17. A mounting rack, comprising:

an electrically conductive transverse rail;

an electrically conductive spring contact piece mounted on an end face of said transverse rail; and

a detachable, electrically conductive element resting under pressure against said spring contact piece when fully inserted in the mounting rack;

wherein said spring contact piece comprises:

a first portion comprising limbs that secure said spring contact piece to said transverse rail; and

a second portion exhibiting spring action between a rest position, in which said second portion is angled away, along an edge that extends along said transverse rail, from said first portion and away from the end face of said transverse rail, and a tensioned position, in which said second portion is retracted toward said first portion and into the end face of said transverse rail.

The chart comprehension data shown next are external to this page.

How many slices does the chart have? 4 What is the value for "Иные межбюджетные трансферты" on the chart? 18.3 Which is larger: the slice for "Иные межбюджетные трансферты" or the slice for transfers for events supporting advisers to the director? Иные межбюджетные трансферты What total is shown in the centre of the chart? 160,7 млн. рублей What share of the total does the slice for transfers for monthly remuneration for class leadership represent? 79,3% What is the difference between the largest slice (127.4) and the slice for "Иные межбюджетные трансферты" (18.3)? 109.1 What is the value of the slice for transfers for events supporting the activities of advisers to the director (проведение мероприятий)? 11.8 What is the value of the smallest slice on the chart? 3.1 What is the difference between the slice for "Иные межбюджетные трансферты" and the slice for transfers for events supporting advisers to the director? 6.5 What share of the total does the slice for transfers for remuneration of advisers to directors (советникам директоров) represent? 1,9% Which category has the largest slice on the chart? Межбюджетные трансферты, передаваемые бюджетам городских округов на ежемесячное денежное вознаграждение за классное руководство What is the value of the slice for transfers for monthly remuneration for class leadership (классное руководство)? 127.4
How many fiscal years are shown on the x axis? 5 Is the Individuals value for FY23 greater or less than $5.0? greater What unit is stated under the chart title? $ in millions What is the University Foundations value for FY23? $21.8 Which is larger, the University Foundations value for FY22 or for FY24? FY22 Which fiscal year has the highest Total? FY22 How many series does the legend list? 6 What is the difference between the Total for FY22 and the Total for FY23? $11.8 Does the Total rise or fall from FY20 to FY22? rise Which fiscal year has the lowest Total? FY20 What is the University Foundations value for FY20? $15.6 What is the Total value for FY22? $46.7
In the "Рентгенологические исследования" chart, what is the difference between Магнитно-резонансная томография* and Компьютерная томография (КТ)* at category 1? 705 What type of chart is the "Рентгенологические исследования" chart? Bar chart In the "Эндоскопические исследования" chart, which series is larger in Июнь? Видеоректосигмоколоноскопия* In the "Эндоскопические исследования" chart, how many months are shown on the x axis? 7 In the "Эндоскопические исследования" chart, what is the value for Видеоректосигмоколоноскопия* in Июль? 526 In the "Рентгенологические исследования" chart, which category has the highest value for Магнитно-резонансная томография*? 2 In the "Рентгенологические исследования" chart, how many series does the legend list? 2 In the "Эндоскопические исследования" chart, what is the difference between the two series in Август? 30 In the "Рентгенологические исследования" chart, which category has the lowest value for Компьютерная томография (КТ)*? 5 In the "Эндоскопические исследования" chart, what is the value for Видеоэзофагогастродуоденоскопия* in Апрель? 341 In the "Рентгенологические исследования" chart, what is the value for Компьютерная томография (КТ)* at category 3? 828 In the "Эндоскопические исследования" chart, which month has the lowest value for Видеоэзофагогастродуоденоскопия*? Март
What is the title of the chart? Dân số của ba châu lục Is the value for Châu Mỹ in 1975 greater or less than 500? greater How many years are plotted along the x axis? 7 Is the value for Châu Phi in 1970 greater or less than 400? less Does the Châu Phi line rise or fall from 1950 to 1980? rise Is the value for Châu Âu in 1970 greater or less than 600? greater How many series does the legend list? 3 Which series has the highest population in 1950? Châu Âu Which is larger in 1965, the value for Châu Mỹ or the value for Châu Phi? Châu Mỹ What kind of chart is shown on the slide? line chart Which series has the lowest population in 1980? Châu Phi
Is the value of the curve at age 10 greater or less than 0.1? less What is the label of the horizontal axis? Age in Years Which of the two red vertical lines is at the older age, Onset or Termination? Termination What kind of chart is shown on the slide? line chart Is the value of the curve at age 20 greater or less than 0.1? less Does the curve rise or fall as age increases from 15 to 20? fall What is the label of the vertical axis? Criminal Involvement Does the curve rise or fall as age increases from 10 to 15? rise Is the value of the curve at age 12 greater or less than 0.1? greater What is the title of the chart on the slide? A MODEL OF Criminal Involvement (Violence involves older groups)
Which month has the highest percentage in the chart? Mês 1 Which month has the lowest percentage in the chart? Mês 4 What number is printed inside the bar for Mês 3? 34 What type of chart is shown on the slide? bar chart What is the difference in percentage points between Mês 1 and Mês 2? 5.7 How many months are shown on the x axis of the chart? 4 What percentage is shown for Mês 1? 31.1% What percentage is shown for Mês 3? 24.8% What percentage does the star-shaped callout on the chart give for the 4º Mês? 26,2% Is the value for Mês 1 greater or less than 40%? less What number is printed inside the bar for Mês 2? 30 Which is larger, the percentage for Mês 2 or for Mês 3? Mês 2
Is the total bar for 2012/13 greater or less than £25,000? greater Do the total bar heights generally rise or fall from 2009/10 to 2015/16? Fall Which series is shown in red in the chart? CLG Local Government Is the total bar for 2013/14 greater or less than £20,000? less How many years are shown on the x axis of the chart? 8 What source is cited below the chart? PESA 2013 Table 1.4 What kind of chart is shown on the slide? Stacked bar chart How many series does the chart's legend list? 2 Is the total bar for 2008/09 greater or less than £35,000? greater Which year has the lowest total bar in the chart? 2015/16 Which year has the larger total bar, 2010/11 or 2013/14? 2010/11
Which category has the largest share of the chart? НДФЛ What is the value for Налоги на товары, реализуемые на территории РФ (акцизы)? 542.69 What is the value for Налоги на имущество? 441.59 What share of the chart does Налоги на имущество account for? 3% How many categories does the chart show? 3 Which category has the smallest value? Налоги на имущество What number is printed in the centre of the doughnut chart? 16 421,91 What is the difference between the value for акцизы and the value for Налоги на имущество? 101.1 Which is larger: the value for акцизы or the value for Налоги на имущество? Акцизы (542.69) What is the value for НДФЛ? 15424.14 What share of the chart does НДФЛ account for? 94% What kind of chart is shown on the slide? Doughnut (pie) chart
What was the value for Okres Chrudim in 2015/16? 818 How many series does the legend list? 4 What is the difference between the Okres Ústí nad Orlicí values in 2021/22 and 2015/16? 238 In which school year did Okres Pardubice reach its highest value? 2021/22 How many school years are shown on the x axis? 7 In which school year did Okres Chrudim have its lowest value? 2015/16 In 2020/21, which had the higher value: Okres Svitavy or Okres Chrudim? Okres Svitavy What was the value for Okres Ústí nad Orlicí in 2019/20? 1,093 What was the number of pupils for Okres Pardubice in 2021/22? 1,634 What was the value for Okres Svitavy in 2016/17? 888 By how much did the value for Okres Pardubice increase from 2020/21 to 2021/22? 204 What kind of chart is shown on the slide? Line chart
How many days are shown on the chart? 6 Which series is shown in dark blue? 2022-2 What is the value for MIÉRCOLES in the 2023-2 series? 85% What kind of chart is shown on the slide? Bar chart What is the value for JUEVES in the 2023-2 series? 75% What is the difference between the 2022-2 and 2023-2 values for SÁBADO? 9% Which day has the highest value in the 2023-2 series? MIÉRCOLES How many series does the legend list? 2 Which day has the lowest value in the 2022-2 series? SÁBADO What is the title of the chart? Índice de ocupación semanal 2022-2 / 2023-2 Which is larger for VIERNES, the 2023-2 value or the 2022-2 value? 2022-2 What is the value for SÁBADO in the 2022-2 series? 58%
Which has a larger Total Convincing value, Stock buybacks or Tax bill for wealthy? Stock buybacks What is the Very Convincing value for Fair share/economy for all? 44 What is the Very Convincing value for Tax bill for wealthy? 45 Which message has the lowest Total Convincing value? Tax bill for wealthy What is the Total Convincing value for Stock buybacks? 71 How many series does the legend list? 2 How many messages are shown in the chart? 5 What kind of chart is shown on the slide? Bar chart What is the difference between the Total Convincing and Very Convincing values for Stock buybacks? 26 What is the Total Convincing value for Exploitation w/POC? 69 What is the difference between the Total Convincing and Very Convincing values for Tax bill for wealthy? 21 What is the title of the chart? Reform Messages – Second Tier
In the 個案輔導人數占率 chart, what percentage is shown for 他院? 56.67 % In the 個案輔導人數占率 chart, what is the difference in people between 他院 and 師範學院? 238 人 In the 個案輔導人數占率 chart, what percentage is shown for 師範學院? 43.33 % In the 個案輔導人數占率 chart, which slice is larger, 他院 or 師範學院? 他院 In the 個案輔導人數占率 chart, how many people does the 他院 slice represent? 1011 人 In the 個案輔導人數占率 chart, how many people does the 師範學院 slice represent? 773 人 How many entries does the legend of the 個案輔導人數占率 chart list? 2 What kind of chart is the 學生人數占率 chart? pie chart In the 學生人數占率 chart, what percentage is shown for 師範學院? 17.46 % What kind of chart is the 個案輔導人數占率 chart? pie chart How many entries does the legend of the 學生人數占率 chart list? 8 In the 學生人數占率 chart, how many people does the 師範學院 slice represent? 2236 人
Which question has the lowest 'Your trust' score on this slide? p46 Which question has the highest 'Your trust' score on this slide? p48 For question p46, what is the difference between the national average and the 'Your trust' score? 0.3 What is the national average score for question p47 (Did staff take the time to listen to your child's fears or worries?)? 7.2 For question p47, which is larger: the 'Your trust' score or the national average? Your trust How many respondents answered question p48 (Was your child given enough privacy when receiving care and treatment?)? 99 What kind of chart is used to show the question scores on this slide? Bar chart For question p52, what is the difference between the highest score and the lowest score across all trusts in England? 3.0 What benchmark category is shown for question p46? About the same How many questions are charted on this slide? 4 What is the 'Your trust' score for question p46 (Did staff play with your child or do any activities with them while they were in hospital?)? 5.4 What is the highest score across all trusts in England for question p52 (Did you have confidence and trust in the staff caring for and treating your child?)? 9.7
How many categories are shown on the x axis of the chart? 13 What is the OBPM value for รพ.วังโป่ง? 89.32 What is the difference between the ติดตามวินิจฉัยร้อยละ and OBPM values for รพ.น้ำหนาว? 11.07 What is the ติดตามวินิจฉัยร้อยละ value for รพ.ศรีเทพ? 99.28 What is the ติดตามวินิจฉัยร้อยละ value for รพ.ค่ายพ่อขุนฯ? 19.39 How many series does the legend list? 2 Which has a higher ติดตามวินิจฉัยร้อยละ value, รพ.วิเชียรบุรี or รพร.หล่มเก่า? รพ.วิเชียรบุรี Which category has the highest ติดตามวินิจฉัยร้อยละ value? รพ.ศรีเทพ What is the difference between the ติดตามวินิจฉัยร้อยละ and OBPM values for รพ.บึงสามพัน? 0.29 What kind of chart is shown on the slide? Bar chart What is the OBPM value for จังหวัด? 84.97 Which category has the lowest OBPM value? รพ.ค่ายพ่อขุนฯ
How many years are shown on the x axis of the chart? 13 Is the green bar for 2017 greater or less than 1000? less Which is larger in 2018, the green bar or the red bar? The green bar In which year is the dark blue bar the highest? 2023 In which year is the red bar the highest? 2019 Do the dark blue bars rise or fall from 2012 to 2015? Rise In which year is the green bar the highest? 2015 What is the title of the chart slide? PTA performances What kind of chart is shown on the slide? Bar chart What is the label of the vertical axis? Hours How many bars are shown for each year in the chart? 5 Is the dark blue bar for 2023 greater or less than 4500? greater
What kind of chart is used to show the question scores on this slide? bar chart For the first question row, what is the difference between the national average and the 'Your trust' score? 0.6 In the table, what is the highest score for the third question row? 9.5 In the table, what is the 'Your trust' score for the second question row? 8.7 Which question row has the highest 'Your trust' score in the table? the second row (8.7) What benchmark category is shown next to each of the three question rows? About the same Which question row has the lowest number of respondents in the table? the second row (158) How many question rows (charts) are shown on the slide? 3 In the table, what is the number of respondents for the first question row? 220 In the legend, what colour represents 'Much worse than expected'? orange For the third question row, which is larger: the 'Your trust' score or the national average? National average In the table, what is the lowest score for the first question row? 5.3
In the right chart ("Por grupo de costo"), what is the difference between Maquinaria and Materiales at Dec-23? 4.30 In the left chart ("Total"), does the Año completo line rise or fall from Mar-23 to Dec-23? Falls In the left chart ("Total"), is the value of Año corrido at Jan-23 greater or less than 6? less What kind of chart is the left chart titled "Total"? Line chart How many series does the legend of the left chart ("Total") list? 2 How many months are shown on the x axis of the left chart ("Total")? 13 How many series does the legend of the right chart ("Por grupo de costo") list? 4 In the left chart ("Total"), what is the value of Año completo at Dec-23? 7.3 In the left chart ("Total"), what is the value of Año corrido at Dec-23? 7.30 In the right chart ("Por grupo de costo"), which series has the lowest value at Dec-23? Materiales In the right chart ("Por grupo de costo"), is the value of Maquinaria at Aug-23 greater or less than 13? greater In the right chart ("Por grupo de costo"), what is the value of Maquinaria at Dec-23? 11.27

18. The mounting rack as claimed in claim 17, wherein:

said second portion is located centrally in said spring contact piece; and

said first portion frames said second portion on at least two opposite lateral sides of said spring contact piece.

19. The mounting rack as claimed in claim 17, further comprising:

at least two additional spring contact pieces mounted on the end face of said transverse rail; and

an electrically conductive strip interconnecting said spring contact piece with said at least two additional spring contact pieces.

20. A spring contact strip, comprising:

a plurality of electrically conductive spring contact elements; and

a conductive strip extending in a lengthwise direction and interconnecting said plurality of spring contact elements;

wherein each of said plurality of spring contact elements comprises:

a first contact surface;

at least one securing limb extending from said first contact surface in a first direction, wherein said securing limb is configured to engage a transverse rail of a mounting rack for printed circuit board assemblies; and

a second contact surface that is angled away from said first contact surface along a folding edge that extends along the lengthwise direction and that exhibits spring action between a rest position, in which said second contact surface extends away from said first contact surface in a second direction opposite the first direction, and a tensioned position, in which said second contact surface is retracted in the first direction to form a substantially planar contact surface with the first contact surface.

21. The spring contact strip according to claim 20, wherein

said first contact surface extends at a first angle along the first folding edge from said conductive strip;

said securing limb extends at a second angle along a second folding edge from said first contact surface; and

said second contact surface extends at a third angle along the first folding edge from said conductive strip.